Chargement...
samedi 3 mai 2025
Chargement...

Transferts des MRE : un potentiel colossal encore sous-exploité

Les Marocains résidant à l’étranger continuent de jouer un rôle crucial dans la stabilité économique du Royaume, mais des voix s’élèvent pour questionner l’impact réel et l’efficacité de l’utilisation de leurs transferts financiers. Selon une récente note d’orientation publiée par le Bureau sous-régional pour l’Afrique du Nord de la Commission économique des Nations Unies pour l’Afrique (CEA), ces fonds représentent un levier stratégique pour le développement du Maroc, mais leur potentiel reste en grande partie inexploité.

En 2023, les transferts des MRE ont atteint un niveau record de 11,8 milliards de dollars, enregistrant une hausse de 5,2 % par rapport à 2022. Ils représentent aujourd’hui 8,6 % du produit intérieur brut (PIB) national, dépassant de loin les investissements directs étrangers et l’aide publique au développement. Cette tendance devrait se poursuivre, puisque Bank Al-Maghrib prévoit que ces transferts atteindront les 12 milliards de dollars à l’horizon 2025. Dans un contexte mondial marqué par des crises successives : pandémie, conflits géopolitiques, instabilité des marchés…, cette résilience des transferts constitue un filet de sécurité macroéconomique essentiel pour le Royaume.

Les près de cinq millions de MRE, installés majoritairement en Europe (France, Espagne, Belgique, Italie, Pays-Bas), contribuent activement au financement de la consommation des ménages, à la lutte contre la pauvreté et à la réduction des inégalités sociales dans les régions rurales et périurbaines. Ils soutiennent également leurs familles dans des domaines aussi vitaux que la santé, l’éducation ou encore le logement. Mais malgré cet apport massif et constant, un constat s’impose : ces ressources ne sont pas toujours canalisées vers des projets productifs à forte valeur ajoutée.

La question de l’orientation de ces transferts reste donc centrale. Une grande partie de ces fonds est absorbée par la consommation courante ou investie dans l’immobilier, au détriment d’activités créatrices d’emplois ou de richesse à long terme. Plusieurs experts économiques et institutions internationales appellent ainsi à une refonte de la stratégie nationale pour mieux mobiliser l’épargne des MRE, en la dirigeant vers l’entrepreneuriat, l’économie verte, l’innovation, ou encore l’économie sociale et solidaire.

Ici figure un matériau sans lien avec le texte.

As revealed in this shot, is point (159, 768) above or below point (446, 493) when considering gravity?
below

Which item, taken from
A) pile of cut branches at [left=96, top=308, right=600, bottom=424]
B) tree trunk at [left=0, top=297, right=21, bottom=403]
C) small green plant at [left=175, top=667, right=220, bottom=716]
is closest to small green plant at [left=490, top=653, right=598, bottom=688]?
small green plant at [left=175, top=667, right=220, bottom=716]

Le manque de dispositifs attractifs, d’accompagnement personnalisé, ou encore de canaux sécurisés d’investissement constitue un frein majeur à l’implication économique directe de la diaspora. De nombreux MRE se disent prêts à investir dans leur pays d’origine, mais réclament plus de transparence, de garanties, ainsi qu’un environnement des affaires plus stable et plus favorable à l’investissement.

Le gouvernement marocain a pourtant multiplié les initiatives pour intégrer davantage la diaspora dans le développement national, à travers notamment des campagnes de sensibilisation, la mise en place de guichets dédiés, ou encore l’adoption de politiques incitatives. Mais les résultats ne répondent pas aux attentes, et un écart persiste entre le potentiel réel des MRE et leur intégration effective dans les dynamiques économiques et territoriales du pays.

Dans ce contexte, la note de la CEA invite à repenser en profondeur le rôle des MRE, non plus seulement comme contributeurs ponctuels à l’économie nationale, mais comme partenaires à part entière du développement. Il est urgent, selon l’organisme onusien, de mettre en place un cadre stratégique cohérent, fondé sur la confiance, la transparence, l’innovation et l’inclusion, pour transformer cette manne en moteur de croissance durable et inclusive.

Les transferts des MRE, s’ils sont mieux orientés, pourraient ainsi devenir non seulement un rempart contre les crises, mais aussi un pilier de la transformation structurelle du Maroc, à l’heure où le pays cherche à renforcer sa souveraineté économique et à réduire ses vulnérabilités face aux chocs externes.